BRING DOWN THE HAMMERSo your Magistrate’s Decision came out in your Ohio Family Law case and you do not like the result.  Here are 17 things you need to know about Objections to Magistrate’s Decisions in Ohio.

  1. Objections to Magistrate’s Decisions are governed by Ohio Rule of Civil Procedure 53(D)(3).
  2. Sometimes the Judge’s Entry Adopting the Magistrate’s Decision comes in the mail at the same time as the Decision. That does not mean that you cannot object to the Magistrate’s Decision.
  3. Per Ohio Rule of Civil Procedure 53(D)(3)(a)(ii), a Magistrate’s Decision may be general unless Findings of Fact are timely requested.  Timely requested means that Findings of Fact are requested before the entry of the Magistrate’s Decision or within 7 days after the entry of the Magistrate’s Decision.
  4. It is going to be difficult to Object to the Magistrate’s Decision without Findings of Fact.
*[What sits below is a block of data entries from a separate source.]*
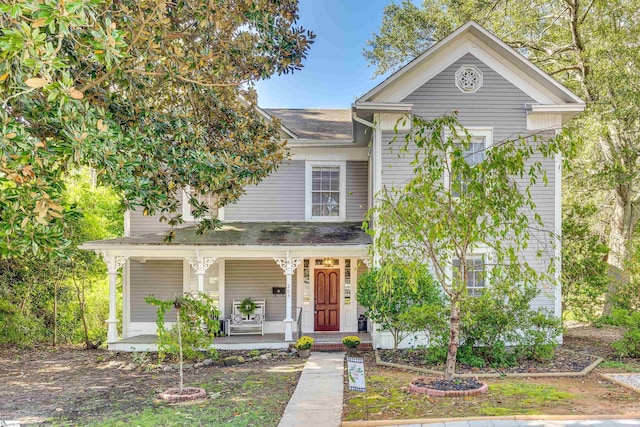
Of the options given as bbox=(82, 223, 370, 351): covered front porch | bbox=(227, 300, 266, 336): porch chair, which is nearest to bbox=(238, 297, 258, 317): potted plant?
bbox=(227, 300, 266, 336): porch chair

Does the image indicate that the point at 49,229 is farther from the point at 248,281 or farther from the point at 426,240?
the point at 248,281

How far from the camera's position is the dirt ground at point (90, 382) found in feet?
25.1

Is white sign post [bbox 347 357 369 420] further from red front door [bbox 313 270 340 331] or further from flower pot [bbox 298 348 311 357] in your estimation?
red front door [bbox 313 270 340 331]

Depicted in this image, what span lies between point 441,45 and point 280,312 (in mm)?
8916

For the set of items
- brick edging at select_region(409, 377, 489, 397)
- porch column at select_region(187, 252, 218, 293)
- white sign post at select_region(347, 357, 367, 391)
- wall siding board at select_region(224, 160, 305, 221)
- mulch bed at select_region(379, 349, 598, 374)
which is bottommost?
mulch bed at select_region(379, 349, 598, 374)

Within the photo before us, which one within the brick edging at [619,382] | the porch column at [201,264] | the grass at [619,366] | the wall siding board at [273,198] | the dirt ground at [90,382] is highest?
the wall siding board at [273,198]

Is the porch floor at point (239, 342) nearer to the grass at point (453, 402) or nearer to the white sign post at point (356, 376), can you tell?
the grass at point (453, 402)

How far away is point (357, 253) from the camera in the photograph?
1288 cm

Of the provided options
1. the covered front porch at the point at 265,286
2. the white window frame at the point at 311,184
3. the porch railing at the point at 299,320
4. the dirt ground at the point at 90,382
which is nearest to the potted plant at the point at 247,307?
the covered front porch at the point at 265,286

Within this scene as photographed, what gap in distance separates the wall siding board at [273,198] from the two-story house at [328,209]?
0.10ft

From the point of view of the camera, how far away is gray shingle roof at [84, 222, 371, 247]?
12609 mm

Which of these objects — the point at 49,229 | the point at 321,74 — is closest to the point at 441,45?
the point at 49,229

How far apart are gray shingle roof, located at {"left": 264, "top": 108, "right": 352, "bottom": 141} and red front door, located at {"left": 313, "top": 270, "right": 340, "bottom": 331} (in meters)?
4.39

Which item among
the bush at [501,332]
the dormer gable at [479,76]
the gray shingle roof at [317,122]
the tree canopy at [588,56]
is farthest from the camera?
the gray shingle roof at [317,122]
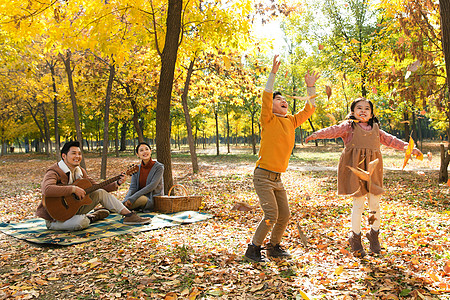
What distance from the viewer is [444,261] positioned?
3.69 metres

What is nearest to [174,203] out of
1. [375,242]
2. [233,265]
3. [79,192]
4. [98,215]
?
[98,215]

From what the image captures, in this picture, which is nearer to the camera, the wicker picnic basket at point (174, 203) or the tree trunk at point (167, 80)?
the wicker picnic basket at point (174, 203)

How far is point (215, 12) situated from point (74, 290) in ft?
21.8

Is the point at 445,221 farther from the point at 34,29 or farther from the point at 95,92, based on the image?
the point at 95,92

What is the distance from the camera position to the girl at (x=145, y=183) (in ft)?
22.2

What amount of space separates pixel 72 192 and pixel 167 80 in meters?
3.35

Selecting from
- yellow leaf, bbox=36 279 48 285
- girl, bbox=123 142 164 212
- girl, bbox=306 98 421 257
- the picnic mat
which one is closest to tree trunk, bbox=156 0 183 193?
girl, bbox=123 142 164 212

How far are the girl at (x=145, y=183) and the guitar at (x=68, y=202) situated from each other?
1212 millimetres

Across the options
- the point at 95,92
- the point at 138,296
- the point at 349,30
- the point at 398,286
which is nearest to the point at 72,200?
the point at 138,296

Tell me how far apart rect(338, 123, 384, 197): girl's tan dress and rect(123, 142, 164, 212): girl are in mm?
4050

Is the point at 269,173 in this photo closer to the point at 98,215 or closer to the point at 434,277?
the point at 434,277

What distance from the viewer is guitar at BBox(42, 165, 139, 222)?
521cm

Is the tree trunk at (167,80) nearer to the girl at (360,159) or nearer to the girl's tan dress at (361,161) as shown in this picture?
the girl at (360,159)

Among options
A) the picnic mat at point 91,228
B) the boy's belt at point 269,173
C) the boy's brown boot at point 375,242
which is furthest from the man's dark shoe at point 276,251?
the picnic mat at point 91,228
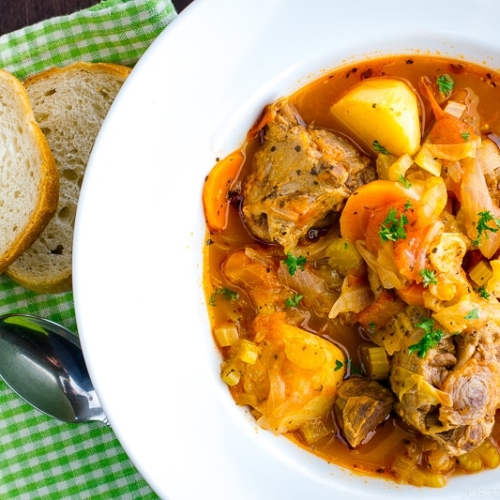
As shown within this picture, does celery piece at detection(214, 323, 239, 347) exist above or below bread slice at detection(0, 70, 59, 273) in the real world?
below

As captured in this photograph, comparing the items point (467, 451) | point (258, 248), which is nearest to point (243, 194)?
point (258, 248)

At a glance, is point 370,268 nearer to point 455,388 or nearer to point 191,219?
point 455,388

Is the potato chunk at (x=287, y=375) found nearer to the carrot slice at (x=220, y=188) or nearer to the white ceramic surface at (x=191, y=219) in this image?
the white ceramic surface at (x=191, y=219)

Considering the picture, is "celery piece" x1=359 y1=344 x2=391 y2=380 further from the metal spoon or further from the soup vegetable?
the metal spoon

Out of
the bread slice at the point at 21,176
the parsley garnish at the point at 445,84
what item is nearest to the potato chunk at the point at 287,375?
the bread slice at the point at 21,176

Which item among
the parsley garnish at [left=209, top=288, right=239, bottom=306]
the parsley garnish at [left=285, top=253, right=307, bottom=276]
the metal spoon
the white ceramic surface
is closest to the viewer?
the white ceramic surface

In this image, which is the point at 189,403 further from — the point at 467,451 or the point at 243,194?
the point at 467,451

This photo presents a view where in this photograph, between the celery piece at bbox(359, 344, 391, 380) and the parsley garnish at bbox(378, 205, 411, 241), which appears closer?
the parsley garnish at bbox(378, 205, 411, 241)

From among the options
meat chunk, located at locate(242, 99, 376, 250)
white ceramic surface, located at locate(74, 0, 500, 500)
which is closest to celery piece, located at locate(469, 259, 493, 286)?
meat chunk, located at locate(242, 99, 376, 250)
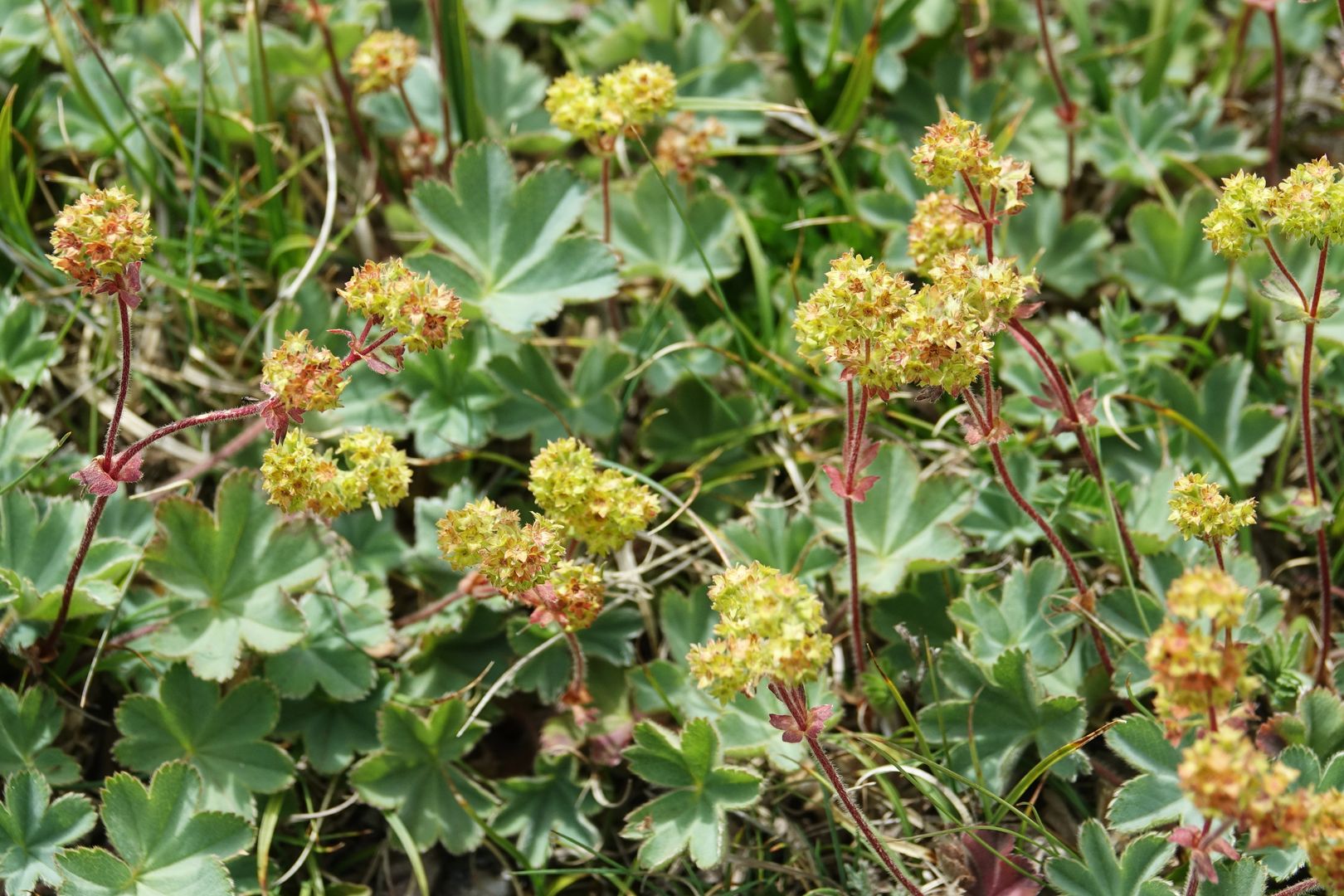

  5. If a party timely makes a request for Findings of Fact and Conclusions of law, the time for filing objections begins to run when the Magistrate files a decision that includes findings of fact and conclusions of law.  Civ. R. (D)(3)(b)(i)
  6. A party may file written objections to the Magistrate’s Decision within 14 days of the filing of the decision. Civ. R. (D)(3)(b)(i)
  7. For good cause shown, courts shall allow a reasonable extension of time for a party to file a motion to set aside a Magistrate’s order or objections to a Magistrate’s decision.  Civil Rule 53(D)(5) says that failure of the clerk to timely serve a party is good cause. Note, this does not apply to a request for findings of fact and conclusions of law. 
  8. Objections must be specific and state all grounds for objection.
  9. If any party files objections, the other party may file a response no more than 10 days after the filing of the objections.  Civ. R.  (D)(3)(b)(i)
  10. Objections to a factual finding must be supported by a transcript or an affidavit of that evidence if a transcript is not available.  These transcripts must be filed within 30 days of the filing of the objections unless the court extends the time for filing in writing. Civ. R. 53(D)(3)(b)(iii).
  11. Trial transcripts are expensive, and the court is generally not going to pay for the transcript, the cost goes to the objecting party.  Most of the time the court reporter will give you an estimate of the cost in advance if you ask.
  12. Except for a claim of plain error, a party may not appeal the court’s adoption of any factual finding or legal conclusion not specifically designated as a finding of fact or conclusion of law unless the party has objected to that finding or conclusion of law at the trial court level.
  13. Per Ohio Rule of Civil Procedure 53(D)(4)(a), a magistrate’s decision is not effective unless adopted by the court.
  14. The Judge is to take an independent review as to the objected matters to ascertain that the magistrate has properly determined the factual matters and appropriately applied the law.  Civ. R.  53(D)(4)(d).  This does NOT mean that the Judge gives you a new trial.
  15. The Judge MAY hear additional evidence on objections to appeal, but may refuse to do so unless the objecting party demonstrates that the could not have, with reasonable diligence, produced that evidence for consideration by the Magistrate.  Civ. R. 53(D)(4)(d).
  16. If the court enters a Judgment pursuant to Civ. R. (D(3)(b)(i) within the 14 day time period allowed for objections, the timely filing of objections to the Magistrate’s decision operates as a stay of execution of the Judgment until the court disposes of the objections. Civ. R. 53(D)(4)(e)(i)
  17. The Judge may enter an interim order on the basis of a Magistrate’s decision without waiting for a ruling on timely objections where immediate relief is warranted . Civ. R. 53(D(4)(e)(ii).  The order can last not more than 28 days, but can be extended in increments.